Depuis toujours, les femmes sont cantonnées au domestique, quand les hommes occupent l'espace public. "Bien que cela ne corresponde plus à la réalité d'aujourd'hui, ça perdure dans la tête des hommes, qui ne voient pas les femmes comme des options possibles, sinon comme objets du désir."  Et les femmes ne sont pas épargnées : elles se sentent souvent illégitimes lorsqu'il s'agit de prendre la parole, d'apporter leur expertise, ou dans des postes à responsabilités. Et Marlène Coulomb-Gully de préciser : "La construction par les hommes des femmes comme objets du désir fait souvent obstacle et conduit nombre d'entre elles à adopter des codes masculins pour éviter ce genre de problème en 'neutralisant' leur féminité." Le serpent qui se mord la queue, en somme.

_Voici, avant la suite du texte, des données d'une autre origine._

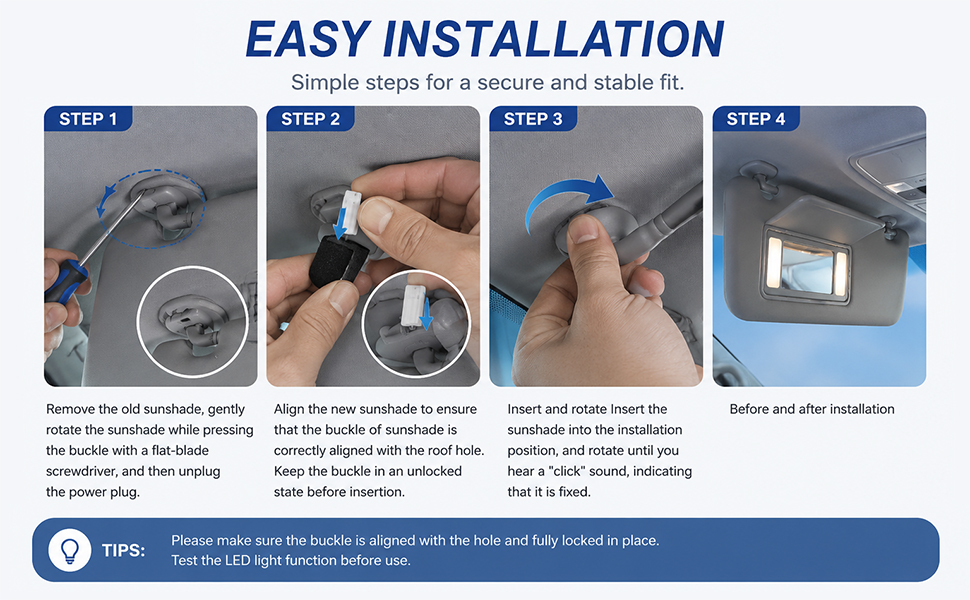 EASY INSTALLATION

Simple steps for a secure and stable fit.

STEP 1

Remove the old sunshade, gently rotate the sunshade while pressing the buckle with a flat-blade screwdriver, and then unplug the power plug.

STEP 2

Align the new sunshade to ensure that the buckle of sunshade is correctly aligned with the roof hole. Keep the buckle in an unlocked state before insertion.

STEP 3

Insert and rotate Insert the sunshade into the installation position, and rotate until you hear a "click" sound, indicating that it is fixed.

STEP 4

Before and after installation

TIPS: Please make sure the buckle is aligned with the hole and fully locked in place. Test the LED light function before use.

La parole, l'apanage des dominants

"Les femmes ont la réputation d'être bavardes : une réputation qui leur est faite par les hommes... pour mieux les réduire au silence ?", plaisante encore la professeure et membre du Haut Conseil à l'égalité femmes-hommes. "Monopoliser la parole, les postes de pouvoir, les emplois lucratifs (voire, dans les pires des cas, abuser des femmes), c'est pour beaucoup d'hommes dans l'ordre des choses. Et voir cet ordre dénoncé et contesté leur pose problème. Discréditer la parole des féministes fait partie des stratégies de résistance." Et ce n'est pas Alain Finkielkraut qui dira le contraire. Celui-ci a déclaré au Figaro que l'un des objectifs de la campagne #BalanceTonPorc "était de noyer le poisson de l'islam" et que "la révolution féministe a déjà eu lieu et elle a porté de merveilleux fruits". Vraiment ?

N'en déplaise au philosophe et Académicien, les femmes continuent de mener leur révolution et de merveilleux fruits ne cessent de tomber. Flavie Flament peut en témoigner : après avoir relaté dans le livre La Consolation son viol commis par le photographe David Hamilton lorsqu'elle avait 13 ans, l'animatrice a été nommée à la tête d'une mission ministérielle sur le délai de prescription des violences sexuelles. Résultat ? Le gouvernement s'est engagé à allonger les délais de prescription à 30 ans pour les mineurs et un projet de loi devrait prochainement être présenté. La preuve que les femmes commencent à être entendues et que leur voix fait désormais autorité ?

Marlène Coulomb-Gully est l'auteure de Femmes en politique, en finir avec les seconds rôles, publié aux éditions Belin.